We probably spent an hour on that, even though it was just the one reviewer, and then we turned to Heather’s book and all of us had read that one, so it was another shouting match (in a good way, I mean). My little sister followed that up with a brief exercise she’d concocted, in which we explored the history and background of characters within our stories — first a major one and then a minor one. While the former was probably the more useful, we all had a lot more fun with the latter.
Dinner finally interrupted us. Mom made some garlic chicken, with potatoes on the side and bruscetta as an appetizer — it was all good. While we ate, we went through another of the postponed activities, with everyone discussing two of his or her favorite story ideas. We weighed in with our opinions of them, and I think with the feedback everyone was pretty much able to pick one of those stories to focus on for NaNoWriMo this year.

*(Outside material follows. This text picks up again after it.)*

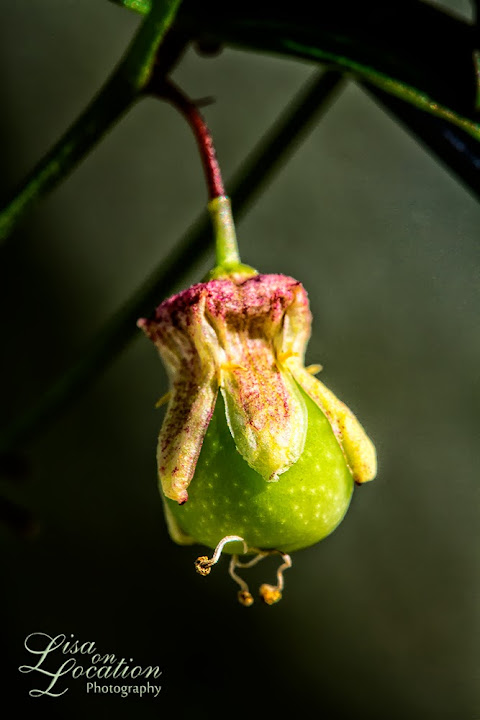 passiflora tenuiloba fruit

Then Heather had an activity for us that turned out more like a game. We each wrote down a one-line story idea for each of the other three. The example she gave (and her story idea for Dad) was “A girl who sees doors where there are no doors.” The one she gave me was, “Trees take over the world and solve global warming in their own way.” Then we were each supposed to flesh out the three ideas we were given, building a one-paragraph synopsis of a book. Afterward we read them all out loud, with all the entertainment value of a game of Balderdash.

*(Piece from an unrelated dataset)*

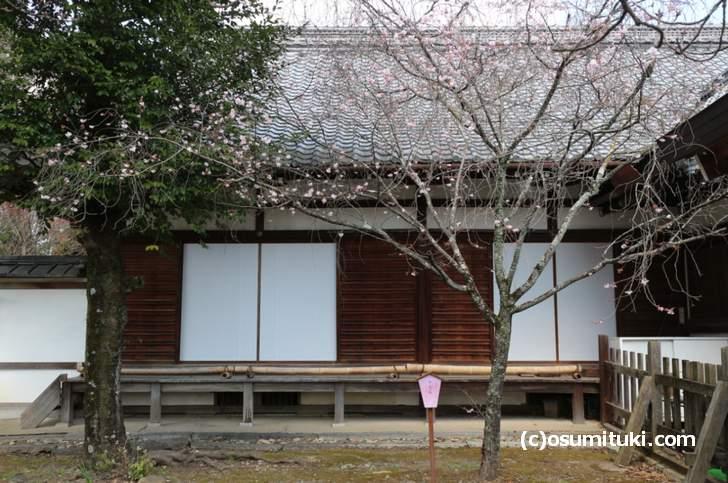 十月桜は満開にならず10月からボチボチと咲いていく桜です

That was our last event for the weekend. Afterward we settled into separate conversations, many of them follow-ups on earlier critiques. Dad and I spent a while working out the plot arc of his upcoming novel, which had him stumped somewhere around the middle. It was that sort of thing.
Then around 11:00 everyone finally got to bed. I meant to get up early on Sunday, but didn’t quite manage what I’d hoped for. Still, after all the goodbyes and the final conversations, and packing the car and all, we got out around 10:00. Once again we stopped in Tulsa, but that was only a brief stop, and I dropped my little sister off at her place right at 3:00. We spent the whole drive talking, mostly about Social Constructionism (so, yeah, I had a good time).
Then I got home and watched the Cowboys game on my TiVo, and spent the rest of the evening in a deep melancholy. Ugh.
D– came over, and we had leftover pizza for dinner, and he and I spent most of the evening playing WoW. T– eventually joined us in the office, and we watched some more Get Smart, and far too soon it was an hour past my bedtime. I sent D– home, and went to bed around 11:00.
Other than that, it’s just things and stuff.